Ab 2014 werden die Fördermittel um weitere sechs Millionen auf 4,1 Millionen Euro gekürzt. Damit ist eine Förderung nur noch in Form eines Darlehens der NRW-Bank möglich.

Keine freiwilligen Ausgaben

Doch auch darauf wird Stolberg nicht zurückgreifen, denn: „Die Stadt befindet sich im Konsolidierungsverfahren und darf daher keine freiwilligen Ausgaben mehr leisten“, sagt Ulla Rosenbaum von der Denkmalbehörde der Stadt Stolberg auf Anfrage unserer Zeitung. Aber das Land stellt eben nur einen bestimmten Betrag zur Verfügung, wenn die Stadt den gleichen Betrag hinzuzahlt. Und das kann Stolberg zurzeit eben nicht leisten.
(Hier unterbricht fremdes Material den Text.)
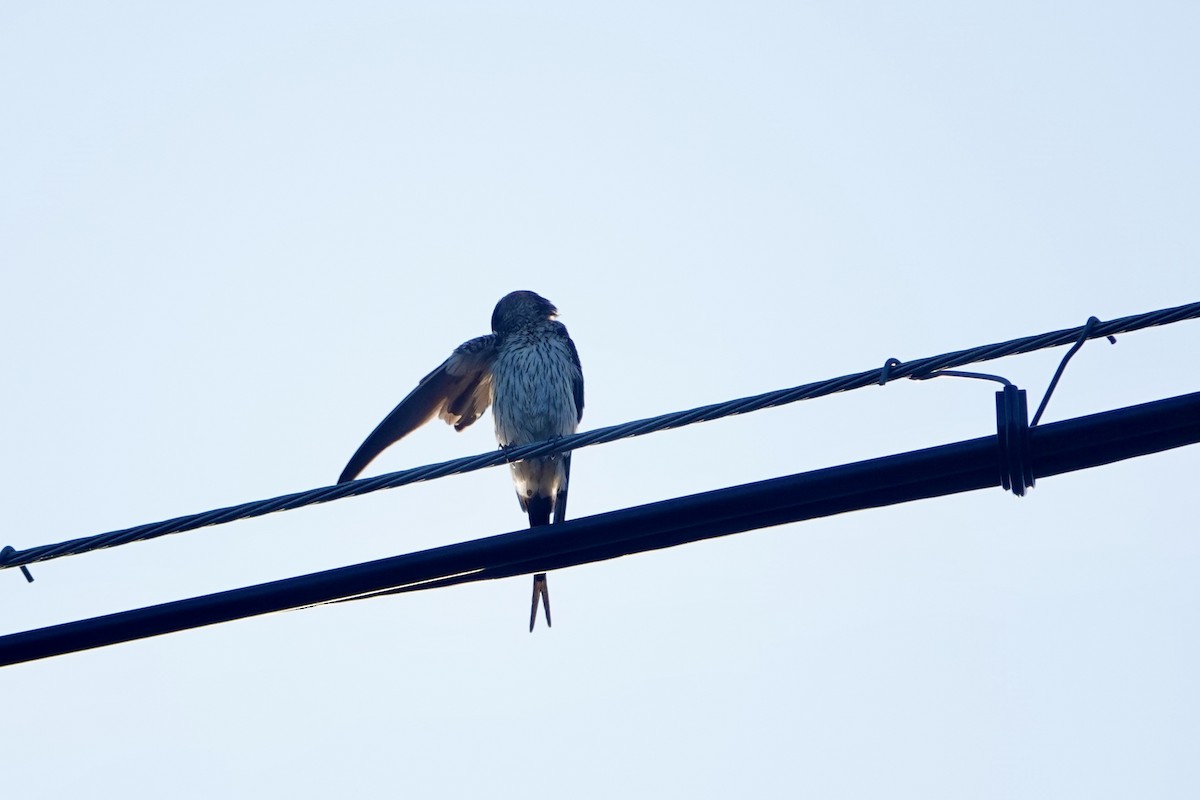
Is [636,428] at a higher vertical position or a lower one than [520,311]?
lower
Auch wenn die Eigentümer der Baudenkmäler nun selbst zur Kasse gebeten werden, sind sie nicht ganz aufgeschmissen: „Es gibt zwar keine Zuschüsse mehr, aber es besteht die Möglichkeit, alle Rechnungen, die einen Umbau oder die Pflege denkmalgeschützter Gebäude betreffen, steuerlich geltend zu machen“, sagt Ulla Rosenbaum.

700 Denkmäler betroffen

Das gelte jedoch nur, wenn die Umbauten oder Renovierungen auch den Auflagen des Denkmalschutzes entsprechen. Wer Geld zurück haben will, muss die Rechnungen bei der Stadt abstempeln lassen und der Steuererklärung zufügen.

Davon betroffen sind in der Kupferstadt rund 700 Baudenkmäler. Darunter auch Gebäude, die der Stadt oder der Kirche gehören – und auch die müssen ihre Kosten hier vor Ort schon seit 2009 selbst tragen.